Combining expertise in traditional research with in-depth knowledge of Internet technologies and marketing strategy, Confluence is able to provide customers with a fast new way of obtaining accurate research upon which to base their branding, marketing and strategic business decisions.
Neale Penman, director of research methodologies says: "It is about time that South African research firms realise that the inherent power of the Internet means faster, more accurate research results".
He notes that US online market research spending grew 24% in 2003, to $797 million, despite a flat market overall for research. According to Inside Research, an academic periodical, growth in online research is expected to begin at 28% this year to account for a quarter of the total market. The publication likewise recorded 15% growth in 2003 in the European market. Its prediction of 18% growth for 2004 will see this market exceed $100 million.
Penman also says the most experienced research spenders will continue to favour online research to traditional methods, citing as an example Mark Schar, vice president at the biggest buyer of market research in the world, Procter & Gamble, who has been quoted in Fast Company saying, "The Internet is going to be the future backbone of our consumer research activity."
Confluence has developed proprietary technology and methodologies that manage the research cycle, including conceptualisation, electronic fieldwork and respondent panel management.

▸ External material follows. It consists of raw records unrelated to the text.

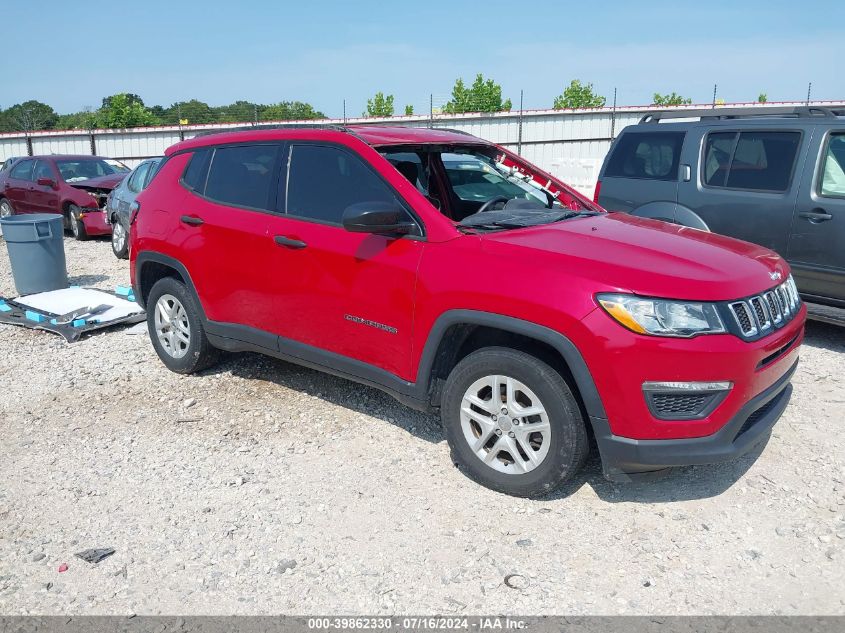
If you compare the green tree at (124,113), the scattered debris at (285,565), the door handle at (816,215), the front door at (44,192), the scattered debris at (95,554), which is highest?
the green tree at (124,113)

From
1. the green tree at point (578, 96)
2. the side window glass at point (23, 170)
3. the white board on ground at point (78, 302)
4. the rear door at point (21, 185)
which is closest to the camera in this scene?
the white board on ground at point (78, 302)

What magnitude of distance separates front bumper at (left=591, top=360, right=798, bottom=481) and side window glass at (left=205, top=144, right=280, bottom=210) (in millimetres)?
2590

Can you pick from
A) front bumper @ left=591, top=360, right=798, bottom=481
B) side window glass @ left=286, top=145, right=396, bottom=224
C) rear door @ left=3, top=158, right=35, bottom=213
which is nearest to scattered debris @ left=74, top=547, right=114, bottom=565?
side window glass @ left=286, top=145, right=396, bottom=224

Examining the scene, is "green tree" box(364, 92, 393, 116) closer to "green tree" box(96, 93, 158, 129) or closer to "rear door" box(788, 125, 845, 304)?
"green tree" box(96, 93, 158, 129)

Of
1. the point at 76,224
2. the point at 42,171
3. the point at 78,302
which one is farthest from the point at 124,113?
the point at 78,302

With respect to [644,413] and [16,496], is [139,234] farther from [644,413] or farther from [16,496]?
[644,413]

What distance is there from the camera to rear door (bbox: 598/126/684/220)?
6.60 m

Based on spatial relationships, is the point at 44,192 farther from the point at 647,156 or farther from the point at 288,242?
the point at 647,156

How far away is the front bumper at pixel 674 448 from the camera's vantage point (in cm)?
322

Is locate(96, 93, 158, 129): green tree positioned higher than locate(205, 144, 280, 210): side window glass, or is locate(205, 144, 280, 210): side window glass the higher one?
locate(96, 93, 158, 129): green tree

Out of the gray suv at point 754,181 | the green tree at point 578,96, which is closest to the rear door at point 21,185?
the gray suv at point 754,181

Says John Anderson, technical director: "Our choice to develop our own solution was made after rigorous evaluation of the available alternatives. While some sophisticated off-the-shelf solutions exist, none has the flexibility and stability we require for local conditions. Our surveys use the most appropriate method of gathering data from different sample populations, and our survey management and data analysis system is built to combine these disparate data sets."

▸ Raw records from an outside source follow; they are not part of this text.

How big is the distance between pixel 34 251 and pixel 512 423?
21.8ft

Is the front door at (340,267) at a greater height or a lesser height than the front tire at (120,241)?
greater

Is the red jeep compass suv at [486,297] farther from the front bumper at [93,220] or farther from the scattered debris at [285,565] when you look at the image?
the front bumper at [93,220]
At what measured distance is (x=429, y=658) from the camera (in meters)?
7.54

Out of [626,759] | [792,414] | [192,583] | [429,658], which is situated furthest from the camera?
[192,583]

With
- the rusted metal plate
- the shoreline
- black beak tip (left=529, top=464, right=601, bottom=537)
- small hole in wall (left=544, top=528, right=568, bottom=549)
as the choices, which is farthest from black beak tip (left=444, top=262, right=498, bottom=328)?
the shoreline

South Africa's level of Internet penetration is lower than that of developed countries, but it has reached a level where it is now a feasible alternative in many research projects.
According to Ivo Vegter, a Confluence director who has covered the Internet industry as a journalist since its local inception, about 3,5 million people have access to the Internet in SA.
"Not all projects are suitable for online research, since the sample needs to be literate and have access to computers," he says. "However, the online population is sufficiently broad and experienced for many research purposes. For projects that require alternative methods, we are able to partner with trusted experts to, for example, conduct interviews in rural areas in vernacular, or supplement online research with telephonic surveys."
The key to good research is a panel of able and willing respondents. To solve this need over the medium term, Confluence is developing the Influence panel, which will consist of a database of consenting respondents who are almost instantly available to respond to surveys, in exchange for incentives ranging from sample products and report summaries to competition entries and cash payments.
[1]Source: Impact of Questionnaire Design Comparing Internet and Telephone Methods", Lightspeed Research, 2002.